Case Name: The People of the State of New York, Respondent, v. Sol Silver, Appellant
Court: New York Supreme Court, Appellate Division
Jurisdiction: New York
Decision Date: 1937-06-11
Citations: 251 A.D. 309
Docket Number: 
Parties: The People of the State of New York, Respondent, v. Sol Silver, Appellant.
Judges: 
Reporter: Appellate Division Reports
Volume: 251
Pages: 309–310

Head Matter:
The People of the State of New York, Respondent, v. Sol Silver, Appellant.
First Department,
June 11, 1937.
Marks Wolff, for the appellant.
Philip A. Donahue of counsel [William Copeland Dodge, District Attorney], for the respondent.

Opinion:
Per Curiam.
The information charged the defendant with the commission of the crime of bookmaking as defined in section 986 of the Penal Law, but failed to allege that the offense charged did not occur on an authorized running or trotting track. After a trial before the Court of Special Sessions of the City of New York, New York County, the defendant was found guilty as charged, and a date set for sentence. On the day of sentence the defendant's attorney moved in arrest of judgment, on the ground that the information on which this defendant was convicted did not state facts to constitute a crime, because it did not mention the, so-called, " race,track exception." The court below denied the motion, and defendant's counsel took exception.

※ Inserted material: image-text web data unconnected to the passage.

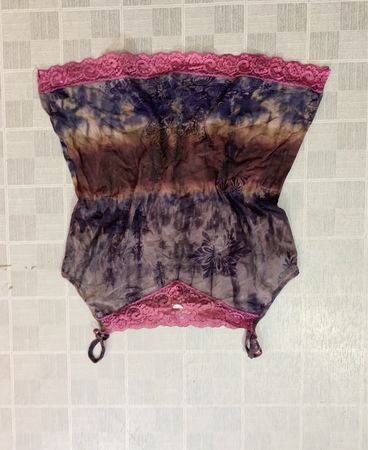 Transparente Batik-Spitzenbesatz-Cami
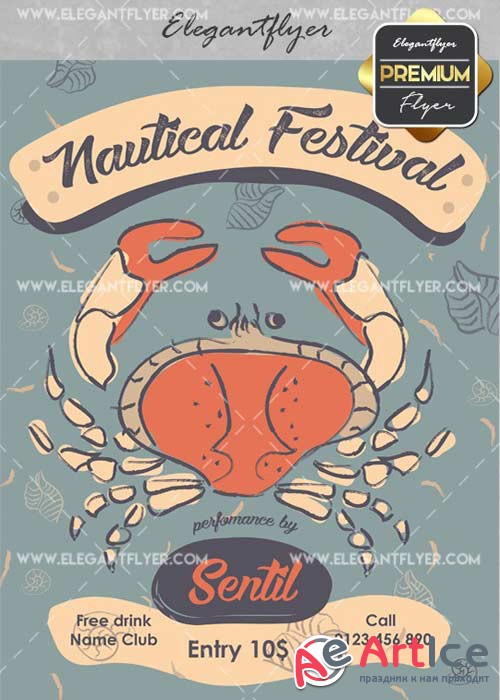 Nautical Festival V7 Flyer PSD Template + Facebook Cover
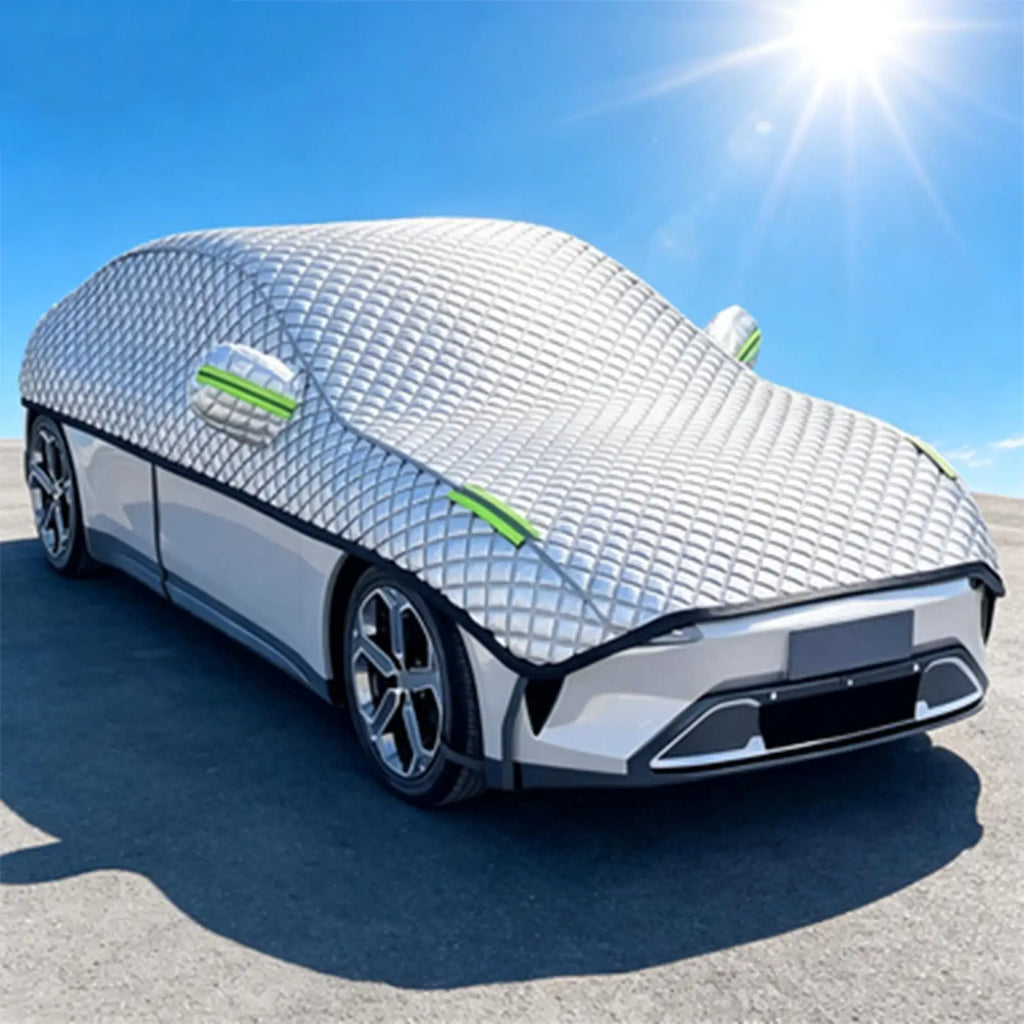 Half Car Cover – UV, Snow & Rain Windshield Roof Shield Half Car Cover QXL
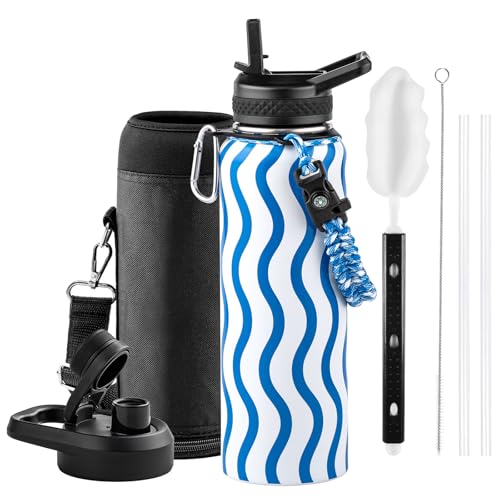 Image of RAYMYLO 2026 Soccer Biggest Event Edition Insulated Water Bottle 40 oz, Nation Flag Design, Best Souvenir & Gift for World Soccer Lover, Vacuum Stainless Steel (Cold for 36Hrs), Leak Proof & Non-BPA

It is the People's contention here that the cases of People v. Ringel (250 App. Div. 750) and People v. Crauta (Id. 853), decided by this court on March 19 and April 30, 1937, respectively, are controlling, and that the defendant, by failing to demur, waived the alleged defects in the information.

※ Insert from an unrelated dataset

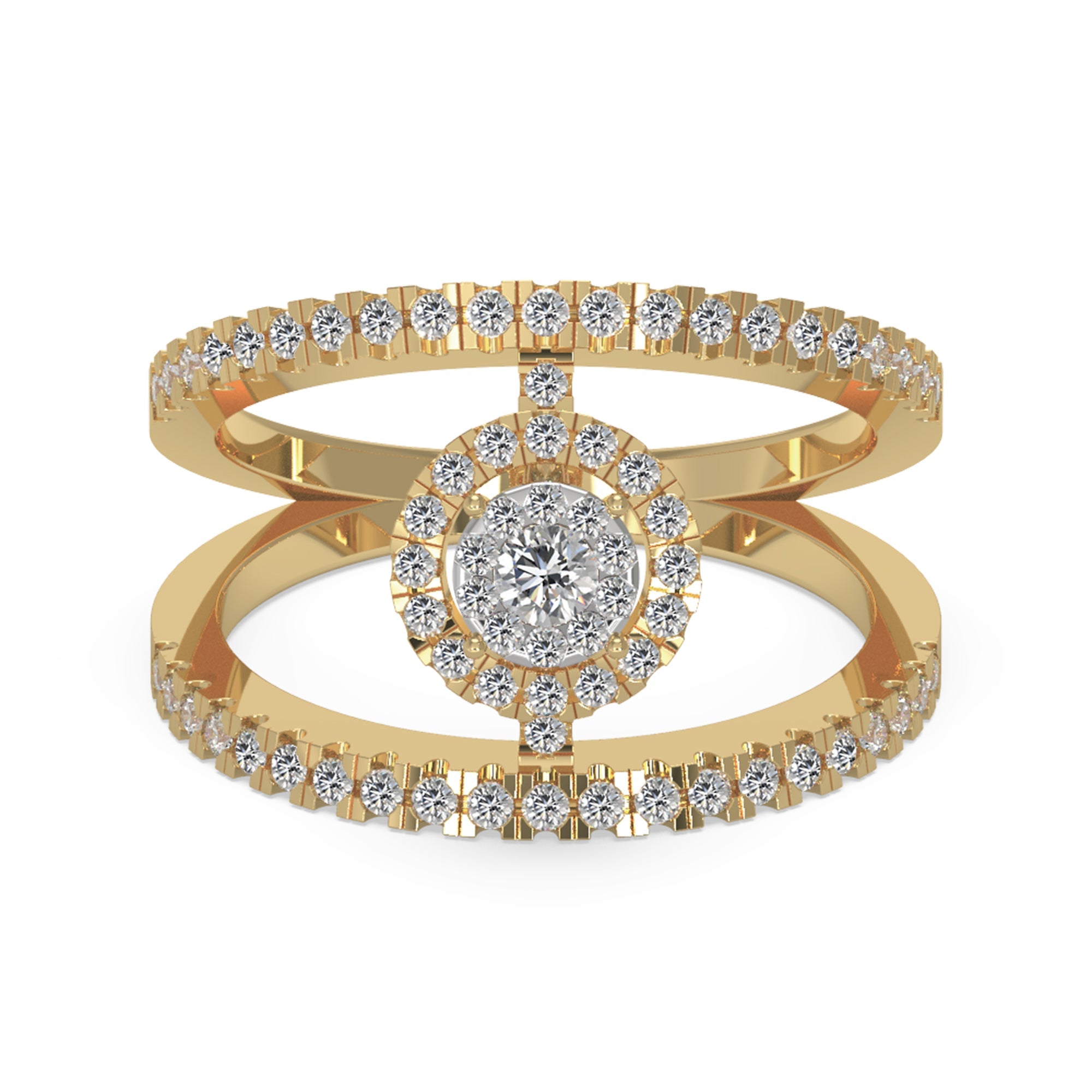 Open Shank Lab-Grown Diamond Ring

In the Ringel case the information was not attacked in the trial court. In the Crauta case the district attorney was allowed to amend the information and negative the exception. Therefore, those cases are not controlling.
The defendant's objection was timely though asserted for the first time in arrest of judgment. (Code Crim. Proc. § 321, 322, 323, 331, 467 and 469; People v. Wiechers, 179 N. Y. 459; People v. Lee Foon, 250 App. Div. 616, decided April 16, 1937.)
Section 17 of chapter 440 of the Laws of 1926, as added by chapter 233 of the Laws of 1934, section 1, in effect April 19, 1934, makes " bookmaking " at an authorized running or trotting track an offense for which a penalty may be collected in a civil suit. Section 986 of the Penal Law (as amended by chapter 233 of the Laws of 1934) expressly states that when an exclusive penalty is elsewhere provided by law for an act prohibited by section 986, " the permitting of the use of premises for the doing of the act in such case shall not be deemed a violation hereof, nor of section nine hundred and seventy-three of the Penal Law." The information, therefore, is fatally defective in that it fails to aver that the room kept and occupied by the defendant was not on a running or trotting track authorized by statute. (People v. Stedeker, 175 N. Y. 57.) An exception must be pleaded by the People. (People v. Tarlow, 249 App. Div. 224.)
The motion in arrest of judgment should have been granted.
The judgment should be reversed, the information dismissed and the defendant discharged.
Present — Martin, P. J., O'Malley, Dore, Cohn and Callahan, JJ.
Judgment unanimously reversed, the information dismissed and the defendant discharged.